WORK INSTRUCTIONS »
Repeat the material exactly, every line of it.

--- BEGIN PROVIDED RECORDS ---

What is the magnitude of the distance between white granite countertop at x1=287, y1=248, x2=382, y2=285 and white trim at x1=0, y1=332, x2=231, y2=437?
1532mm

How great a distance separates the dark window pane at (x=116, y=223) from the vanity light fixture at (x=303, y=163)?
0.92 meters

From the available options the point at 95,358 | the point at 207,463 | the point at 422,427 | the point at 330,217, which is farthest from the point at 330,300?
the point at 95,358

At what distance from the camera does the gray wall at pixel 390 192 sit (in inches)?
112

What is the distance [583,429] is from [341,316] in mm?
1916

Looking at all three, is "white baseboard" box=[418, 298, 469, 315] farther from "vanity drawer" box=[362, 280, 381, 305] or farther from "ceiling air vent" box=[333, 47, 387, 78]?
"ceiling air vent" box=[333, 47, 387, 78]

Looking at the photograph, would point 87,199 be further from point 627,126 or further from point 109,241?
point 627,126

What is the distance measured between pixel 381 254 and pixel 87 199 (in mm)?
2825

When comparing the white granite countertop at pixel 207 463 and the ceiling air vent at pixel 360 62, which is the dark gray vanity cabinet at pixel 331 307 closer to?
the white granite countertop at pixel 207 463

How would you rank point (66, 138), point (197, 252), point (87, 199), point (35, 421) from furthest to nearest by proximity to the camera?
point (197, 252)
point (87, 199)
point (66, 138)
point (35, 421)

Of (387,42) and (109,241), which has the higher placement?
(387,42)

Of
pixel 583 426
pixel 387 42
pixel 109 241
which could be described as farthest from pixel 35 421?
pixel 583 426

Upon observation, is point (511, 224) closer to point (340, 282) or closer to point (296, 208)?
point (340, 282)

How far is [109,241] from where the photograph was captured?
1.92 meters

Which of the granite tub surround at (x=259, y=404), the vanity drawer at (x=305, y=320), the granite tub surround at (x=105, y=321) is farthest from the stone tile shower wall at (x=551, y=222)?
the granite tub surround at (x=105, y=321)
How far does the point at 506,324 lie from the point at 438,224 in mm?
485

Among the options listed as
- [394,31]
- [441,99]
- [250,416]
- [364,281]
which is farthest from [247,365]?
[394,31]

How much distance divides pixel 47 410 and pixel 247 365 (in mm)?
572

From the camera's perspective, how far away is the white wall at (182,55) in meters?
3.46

--- END PROVIDED RECORDS ---

RESPONSE BELOW »
What is the magnitude of the distance between white granite countertop at x1=287, y1=248, x2=382, y2=285 and white trim at x1=0, y1=332, x2=231, y2=437?
1532mm

How great a distance separates the dark window pane at (x=116, y=223) from the vanity light fixture at (x=303, y=163)?
0.92 meters

From the available options the point at 95,358 | the point at 207,463 | the point at 422,427 | the point at 330,217, which is farthest from the point at 330,300?
the point at 95,358

At what distance from the camera does the gray wall at pixel 390 192 sit (in inches)?
112

What is the distance [583,429] is from [341,316] in mm?
1916

Looking at all three, is "white baseboard" box=[418, 298, 469, 315] farther from "vanity drawer" box=[362, 280, 381, 305] or farther from "ceiling air vent" box=[333, 47, 387, 78]?
"ceiling air vent" box=[333, 47, 387, 78]

Looking at the photograph, would point 87,199 be further from point 627,126 or further from point 109,241?
point 627,126

What is the distance measured between pixel 381 254 and pixel 87 199 (in mm)?
2825

When comparing the white granite countertop at pixel 207 463 and the ceiling air vent at pixel 360 62, which is the dark gray vanity cabinet at pixel 331 307 closer to?
the white granite countertop at pixel 207 463

How would you rank point (66, 138), point (197, 252), point (87, 199), point (35, 421) from furthest to nearest by proximity to the camera?
point (197, 252)
point (87, 199)
point (66, 138)
point (35, 421)

Of (387,42) and (109,241), which has the higher placement?
(387,42)

Of
pixel 583 426
pixel 387 42
pixel 109 241
which could be described as farthest from pixel 35 421?
pixel 583 426

Upon observation, is point (511, 224) closer to point (340, 282) or closer to point (296, 208)?
point (340, 282)

How far is [109,241] from where the photograph was captured?
1.92 meters

Which of the granite tub surround at (x=259, y=404), the vanity drawer at (x=305, y=320), the granite tub surround at (x=105, y=321) is farthest from the stone tile shower wall at (x=551, y=222)?
the granite tub surround at (x=105, y=321)
How far does the point at 506,324 lie from the point at 438,224 in mm?
485

Among the options listed as
- [394,31]
- [441,99]
- [250,416]
- [364,281]
which is farthest from [247,365]?
[394,31]

How much distance divides pixel 47 410 and pixel 247 365 (in mm)?
572

From the camera's perspective, how far away is the white wall at (182,55) in meters?
3.46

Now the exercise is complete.